Quote every line below exactly and skip any picture.

## Input data
════════
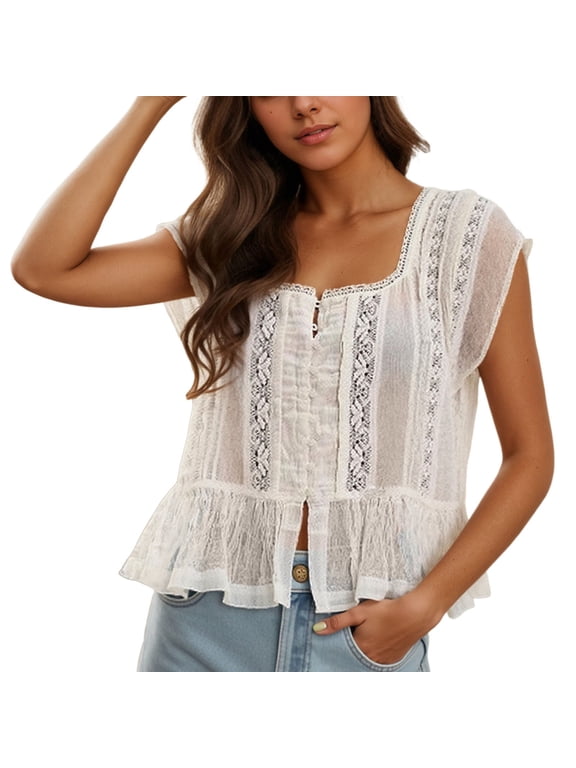 Summer Womens Tops Ruffle Bow Tie Peplum Tops Boho Sheer Flowy Short Sleeve Blouse Lace Eyelet Frilly Top Shirt Tshirts Soft Clothing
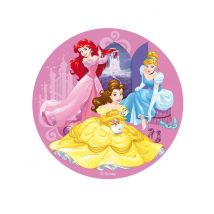 Eetbare Disney Princesses schijf - Thema: Prinsessen - Gekleurd - Maat Uniek Formaat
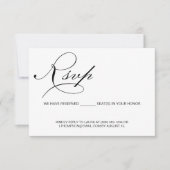 Kalligrafie Einfaches Skript Reserviert Sitzbudget RSVP Karte (Vorderseite)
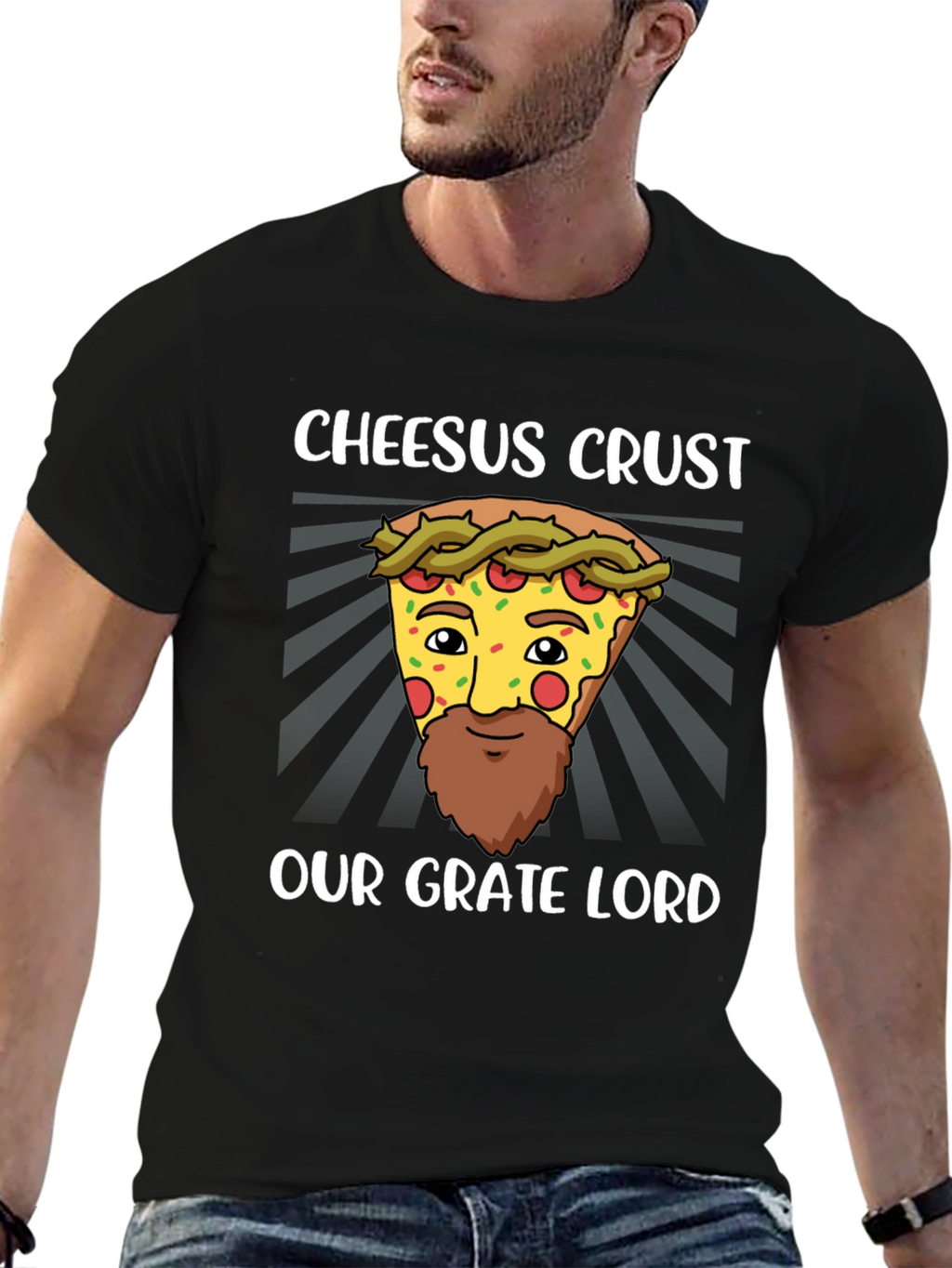 Cheesus Crust Pizza Humor T-Shirt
════════
## Answer to this task
 Summer Womens Tops Ruffle Bow Tie Peplum Tops Boho Sheer Flowy Short Sleeve Blouse Lace Eyelet Frilly Top Shirt Tshirts Soft Clothing
 Eetbare Disney Princesses schijf - Thema: Prinsessen - Gekleurd - Maat Uniek Formaat
 Kalligrafie Einfaches Skript Reserviert Sitzbudget RSVP Karte (Vorderseite)
 Cheesus Crust Pizza Humor T-Shirt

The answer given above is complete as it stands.